• Text block:

★ ★ ★

The reviewing court affirmed. It held: "[T]he municipal charter may not contain provisions pertaining to annexation which are contrary to the general laws of statewide application. 'The annexation of territory to a city is governed by the general laws of the state and is not a municipal affair [citation], ...' [p] The intention of the state Legislature to occupy the field in annexation procedures is evidenced by its declaration that MORGA shall provide the exclusive method for changes of organization ... which include annexations.... '[W]here the statute contains express provisions indicating that the Legislature intends its regulations to be exclusive within a certain field, local government may not legislate in that field.' " (Ferrini, supra, 150 Cal.App.3d at p. 247, 197 Cal.Rptr. 694.)

Unlike Ferrini, where the voters attempted to overrule a previously approved and completed annexation process, in L.I.F.E. Committee v. City of Lodi (1989) 213 Cal.App.3d 1139, 1148, 262 Cal.Rptr. 166, the voters attempted to reserve the right to halt annexation before it could commence. L.I.F.E. Committee held "[e]ither scheme interferes with and frustrates state annexation procedures and cannot be sustained." (Ibid.)

★ ★ ★

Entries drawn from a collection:

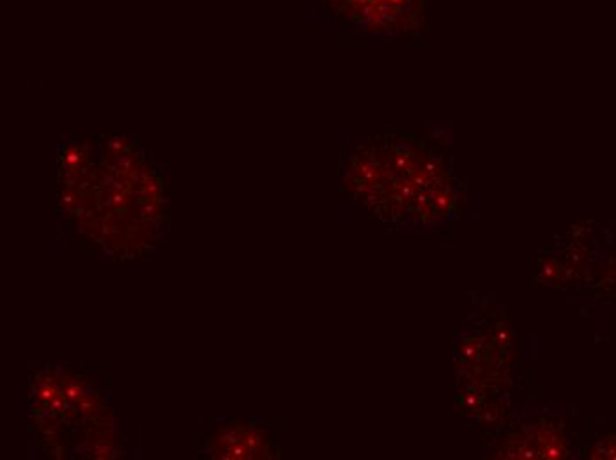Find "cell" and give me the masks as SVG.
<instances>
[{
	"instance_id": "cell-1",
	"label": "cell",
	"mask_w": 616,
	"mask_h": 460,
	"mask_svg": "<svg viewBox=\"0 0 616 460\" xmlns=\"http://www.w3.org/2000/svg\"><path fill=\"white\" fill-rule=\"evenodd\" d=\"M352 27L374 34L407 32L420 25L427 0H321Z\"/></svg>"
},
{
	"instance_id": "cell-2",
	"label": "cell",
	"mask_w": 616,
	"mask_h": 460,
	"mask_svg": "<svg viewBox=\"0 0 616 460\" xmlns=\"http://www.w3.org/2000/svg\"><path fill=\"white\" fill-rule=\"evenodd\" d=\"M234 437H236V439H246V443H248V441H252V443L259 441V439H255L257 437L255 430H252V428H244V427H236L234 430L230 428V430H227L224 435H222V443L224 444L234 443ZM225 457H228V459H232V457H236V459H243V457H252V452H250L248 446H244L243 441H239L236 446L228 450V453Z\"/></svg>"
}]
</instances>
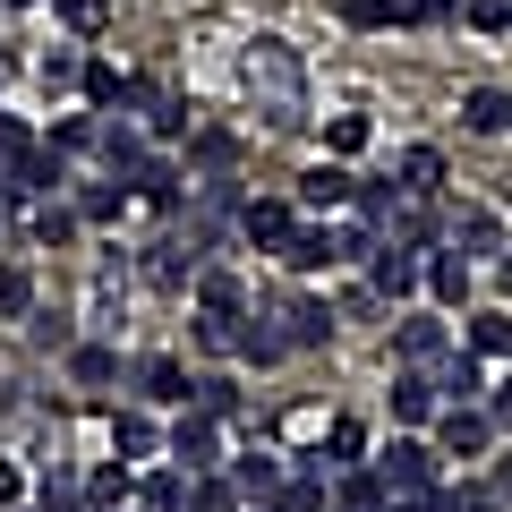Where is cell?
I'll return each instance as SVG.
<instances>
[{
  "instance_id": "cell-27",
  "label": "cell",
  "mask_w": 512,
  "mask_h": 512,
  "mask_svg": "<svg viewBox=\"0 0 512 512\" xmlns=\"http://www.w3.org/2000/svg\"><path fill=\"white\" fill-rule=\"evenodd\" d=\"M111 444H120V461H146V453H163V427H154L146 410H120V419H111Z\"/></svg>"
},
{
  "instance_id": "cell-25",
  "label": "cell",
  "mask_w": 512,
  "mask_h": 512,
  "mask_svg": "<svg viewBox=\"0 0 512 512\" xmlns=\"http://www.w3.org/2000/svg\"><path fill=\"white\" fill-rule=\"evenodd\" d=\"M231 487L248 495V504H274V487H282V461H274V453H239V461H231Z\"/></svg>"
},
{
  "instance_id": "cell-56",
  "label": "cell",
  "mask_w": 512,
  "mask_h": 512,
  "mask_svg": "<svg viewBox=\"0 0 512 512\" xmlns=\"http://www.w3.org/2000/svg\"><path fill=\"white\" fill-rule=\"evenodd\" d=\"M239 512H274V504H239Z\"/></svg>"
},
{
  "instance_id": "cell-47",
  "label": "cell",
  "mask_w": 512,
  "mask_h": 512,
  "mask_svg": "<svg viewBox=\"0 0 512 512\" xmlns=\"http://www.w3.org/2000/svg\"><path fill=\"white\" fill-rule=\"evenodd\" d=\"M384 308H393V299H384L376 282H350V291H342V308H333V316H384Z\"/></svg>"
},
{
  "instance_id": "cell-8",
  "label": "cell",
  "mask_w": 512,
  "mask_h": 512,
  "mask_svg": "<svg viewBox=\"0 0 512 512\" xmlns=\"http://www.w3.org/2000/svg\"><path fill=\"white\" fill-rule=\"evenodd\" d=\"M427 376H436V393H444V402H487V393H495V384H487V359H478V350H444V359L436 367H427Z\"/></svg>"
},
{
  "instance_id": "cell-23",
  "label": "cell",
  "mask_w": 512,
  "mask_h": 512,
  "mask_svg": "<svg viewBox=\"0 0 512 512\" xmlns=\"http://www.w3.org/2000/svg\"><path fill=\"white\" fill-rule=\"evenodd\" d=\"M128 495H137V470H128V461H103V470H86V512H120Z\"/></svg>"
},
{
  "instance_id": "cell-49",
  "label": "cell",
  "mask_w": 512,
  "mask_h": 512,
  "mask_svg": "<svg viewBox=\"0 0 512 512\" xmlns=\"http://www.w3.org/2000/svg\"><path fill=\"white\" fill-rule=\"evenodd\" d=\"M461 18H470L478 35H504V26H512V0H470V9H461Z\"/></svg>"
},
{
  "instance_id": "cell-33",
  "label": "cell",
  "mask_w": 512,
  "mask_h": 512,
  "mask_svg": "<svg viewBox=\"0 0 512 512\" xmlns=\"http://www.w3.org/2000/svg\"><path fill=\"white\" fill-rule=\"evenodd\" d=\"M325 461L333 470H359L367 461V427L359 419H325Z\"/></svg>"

★ ★ ★

• Tasks to carry out:
1. According to the annexation excerpt, which statute did the Legislature declare would provide the exclusive method for changes of organization, including annexations?
2. Using the annexation excerpt, explain why a municipal charter may not contain annexation provisions that conflict with the general laws of statewide application.
3. For each statement, say whether it agrees with the annexation excerpt: (a) In Ferrini, the voters tried to overrule an annexation that had already been approved and completed. (b) In L.I.F.E. Committee v. City of Lodi, the voters tried to undo an annexation that had already been finished. (c) The reviewing court in Ferrini reversed the decision below.

• Worked solutions:
1. MORGA.

2. Annexation is governed by the general laws of the state and is not a municipal affair. The Legislature showed its intent to occupy the field by declaring that MORGA provides the exclusive method for changes of organization, including annexations, and where a statute expressly makes its regulations exclusive in a field, local government may not legislate in that field.

3.
(a) Yes: "the voters attempted to overrule a previously approved and completed annexation process"
(b) No: "the voters attempted to reserve the right to halt annexation before it could commence"
(c) No: "The reviewing court affirmed."